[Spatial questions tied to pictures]
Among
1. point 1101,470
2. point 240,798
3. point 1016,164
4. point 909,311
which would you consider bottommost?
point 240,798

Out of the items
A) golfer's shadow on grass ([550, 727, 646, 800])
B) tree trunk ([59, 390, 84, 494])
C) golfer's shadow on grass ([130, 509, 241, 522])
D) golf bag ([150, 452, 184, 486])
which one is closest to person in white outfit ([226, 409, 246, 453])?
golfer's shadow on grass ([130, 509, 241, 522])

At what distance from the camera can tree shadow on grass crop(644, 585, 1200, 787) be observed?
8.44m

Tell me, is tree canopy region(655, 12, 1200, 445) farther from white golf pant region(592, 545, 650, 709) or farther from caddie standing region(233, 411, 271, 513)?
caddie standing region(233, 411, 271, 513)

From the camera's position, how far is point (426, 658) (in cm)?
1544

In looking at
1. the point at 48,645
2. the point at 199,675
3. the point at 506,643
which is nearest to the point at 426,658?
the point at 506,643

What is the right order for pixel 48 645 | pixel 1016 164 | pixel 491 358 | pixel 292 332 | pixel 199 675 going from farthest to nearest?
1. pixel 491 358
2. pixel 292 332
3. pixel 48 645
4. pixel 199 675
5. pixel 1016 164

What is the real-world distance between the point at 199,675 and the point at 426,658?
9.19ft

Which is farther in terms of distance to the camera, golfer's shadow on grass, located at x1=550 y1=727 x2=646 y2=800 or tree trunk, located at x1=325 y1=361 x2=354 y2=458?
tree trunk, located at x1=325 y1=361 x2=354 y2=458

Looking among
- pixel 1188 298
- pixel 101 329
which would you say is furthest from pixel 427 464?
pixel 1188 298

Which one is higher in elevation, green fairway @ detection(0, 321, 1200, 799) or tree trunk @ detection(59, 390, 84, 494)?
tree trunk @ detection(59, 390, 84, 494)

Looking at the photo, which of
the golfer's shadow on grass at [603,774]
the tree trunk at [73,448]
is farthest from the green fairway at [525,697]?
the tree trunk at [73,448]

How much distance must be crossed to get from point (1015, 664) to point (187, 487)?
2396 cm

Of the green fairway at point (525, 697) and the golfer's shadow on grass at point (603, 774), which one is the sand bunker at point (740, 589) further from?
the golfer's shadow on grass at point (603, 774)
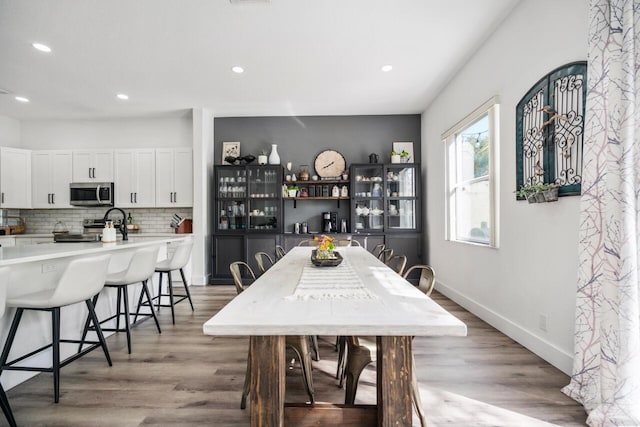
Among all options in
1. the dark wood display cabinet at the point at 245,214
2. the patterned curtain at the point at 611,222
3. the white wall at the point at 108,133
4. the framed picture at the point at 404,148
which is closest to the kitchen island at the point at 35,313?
the dark wood display cabinet at the point at 245,214

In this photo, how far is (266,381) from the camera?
4.03ft

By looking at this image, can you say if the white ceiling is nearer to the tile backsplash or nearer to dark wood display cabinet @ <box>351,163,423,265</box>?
dark wood display cabinet @ <box>351,163,423,265</box>

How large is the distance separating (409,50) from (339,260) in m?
2.54

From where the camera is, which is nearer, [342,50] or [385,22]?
[385,22]

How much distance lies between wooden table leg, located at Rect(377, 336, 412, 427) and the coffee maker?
14.4ft

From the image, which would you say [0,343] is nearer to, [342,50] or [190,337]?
[190,337]

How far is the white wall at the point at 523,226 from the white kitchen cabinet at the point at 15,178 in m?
7.03

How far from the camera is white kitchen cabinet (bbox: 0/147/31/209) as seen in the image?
17.9 ft

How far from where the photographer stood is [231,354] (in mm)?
2672

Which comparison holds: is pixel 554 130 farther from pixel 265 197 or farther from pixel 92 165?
pixel 92 165

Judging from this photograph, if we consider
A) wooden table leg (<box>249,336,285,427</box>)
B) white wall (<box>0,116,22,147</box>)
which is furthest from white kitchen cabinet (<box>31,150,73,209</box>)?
wooden table leg (<box>249,336,285,427</box>)

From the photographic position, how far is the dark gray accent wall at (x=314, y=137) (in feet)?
19.1

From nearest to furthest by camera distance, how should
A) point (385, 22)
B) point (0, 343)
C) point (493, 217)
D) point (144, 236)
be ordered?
point (0, 343), point (385, 22), point (493, 217), point (144, 236)

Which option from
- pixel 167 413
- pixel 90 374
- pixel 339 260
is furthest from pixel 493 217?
pixel 90 374
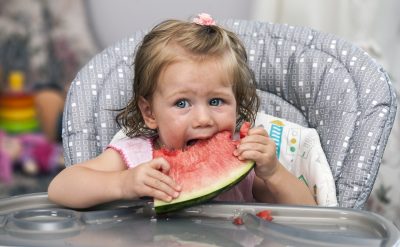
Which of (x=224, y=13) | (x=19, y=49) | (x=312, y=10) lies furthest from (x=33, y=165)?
(x=312, y=10)

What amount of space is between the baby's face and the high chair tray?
0.16 m

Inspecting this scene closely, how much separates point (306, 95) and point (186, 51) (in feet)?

● **TASK DETAILS**: Return the listing above in full and without alteration, excluding its pictures.

● **COMPLETE OUTPUT**:
Among
1. point 1101,470
2. point 240,798
3. point 1016,164
4. point 909,311
which would you consider bottommost?
point 240,798

Out of the items
A) golfer's shadow on grass ([550, 727, 646, 800])
B) tree trunk ([59, 390, 84, 494])
C) golfer's shadow on grass ([130, 509, 241, 522])
D) golf bag ([150, 452, 184, 486])
which one is closest to person in white outfit ([226, 409, 246, 453])?
golfer's shadow on grass ([130, 509, 241, 522])

At what distance from the camera can tree shadow on grass crop(644, 585, 1200, 787) be observed?
8.44m

Tell me, is tree canopy region(655, 12, 1200, 445) farther from white golf pant region(592, 545, 650, 709) or farther from caddie standing region(233, 411, 271, 513)?
caddie standing region(233, 411, 271, 513)

From the camera's position, how far is point (426, 658) (in cm)?
1544

In looking at
1. the point at 48,645
2. the point at 199,675
3. the point at 506,643
which is nearest to the point at 426,658?
the point at 506,643

What is the right order for pixel 48 645 | pixel 1016 164 | pixel 491 358 | pixel 292 332 | pixel 199 675 going from farthest to nearest?
1. pixel 491 358
2. pixel 292 332
3. pixel 48 645
4. pixel 199 675
5. pixel 1016 164

What is the real-world distance between the point at 199,675 and the point at 426,658?
9.19ft

Which is farther in terms of distance to the camera, golfer's shadow on grass, located at x1=550 y1=727 x2=646 y2=800 or tree trunk, located at x1=325 y1=361 x2=354 y2=458?
tree trunk, located at x1=325 y1=361 x2=354 y2=458

Looking among
- pixel 1188 298
- pixel 101 329
which would you say is furthest from pixel 427 464?
pixel 1188 298

Which one is higher in elevation, green fairway @ detection(0, 321, 1200, 799) or tree trunk @ detection(59, 390, 84, 494)?
tree trunk @ detection(59, 390, 84, 494)

Looking at the photo, which of
the golfer's shadow on grass at [603,774]
the tree trunk at [73,448]
is farthest from the green fairway at [525,697]?
the tree trunk at [73,448]

How much distance must be crossed to get from point (1015, 664) to point (187, 487)?
2396 cm

Of the green fairway at point (525, 697) and the golfer's shadow on grass at point (603, 774), which one is the sand bunker at point (740, 589) further from?
the golfer's shadow on grass at point (603, 774)
Among all options in
1. the dark wood display cabinet at the point at 245,214
2. the patterned curtain at the point at 611,222
3. the white wall at the point at 108,133
4. the framed picture at the point at 404,148
which is closest to the kitchen island at the point at 35,313?
the dark wood display cabinet at the point at 245,214

In this photo, how far is (266,381) from the camera?
4.03ft

By looking at this image, can you say if the white ceiling is nearer to the tile backsplash or nearer to dark wood display cabinet @ <box>351,163,423,265</box>?
dark wood display cabinet @ <box>351,163,423,265</box>

How large is the distance separating (409,50) from (339,260) in m?
2.54

From where the camera is, which is nearer, [342,50] or [385,22]?
[385,22]

How much distance lies between wooden table leg, located at Rect(377, 336, 412, 427) and the coffee maker?
14.4ft

From the image, which would you say [0,343] is nearer to, [342,50] or [190,337]?
[190,337]

How far is the white wall at the point at 523,226 from the white kitchen cabinet at the point at 15,178 in m?
7.03

How far from the camera is white kitchen cabinet (bbox: 0/147/31/209) as seen in the image?
17.9 ft

How far from where the photographer stood is [231,354] (in mm)?
2672

Which comparison holds: is pixel 554 130 farther from pixel 265 197 or farther from pixel 92 165?
pixel 92 165

Judging from this photograph, if we consider
A) wooden table leg (<box>249,336,285,427</box>)
B) white wall (<box>0,116,22,147</box>)
which is furthest from white kitchen cabinet (<box>31,150,73,209</box>)?
wooden table leg (<box>249,336,285,427</box>)

From the photographic position, how far is the dark gray accent wall at (x=314, y=137) (in feet)?
19.1

From nearest to furthest by camera distance, how should
A) point (385, 22)
B) point (0, 343)
C) point (493, 217)
D) point (144, 236)
be ordered?
point (0, 343), point (385, 22), point (493, 217), point (144, 236)

Which option from
- pixel 167 413
- pixel 90 374
- pixel 339 260
is furthest from pixel 493 217?
pixel 90 374
Which of (x=224, y=13) | (x=19, y=49) | (x=312, y=10) lies furthest from (x=33, y=165)?
(x=312, y=10)

What amount of space is between the baby's face and the high chair tray?
0.16 m

Inspecting this scene closely, how much separates point (306, 95) and point (186, 51) (in feet)?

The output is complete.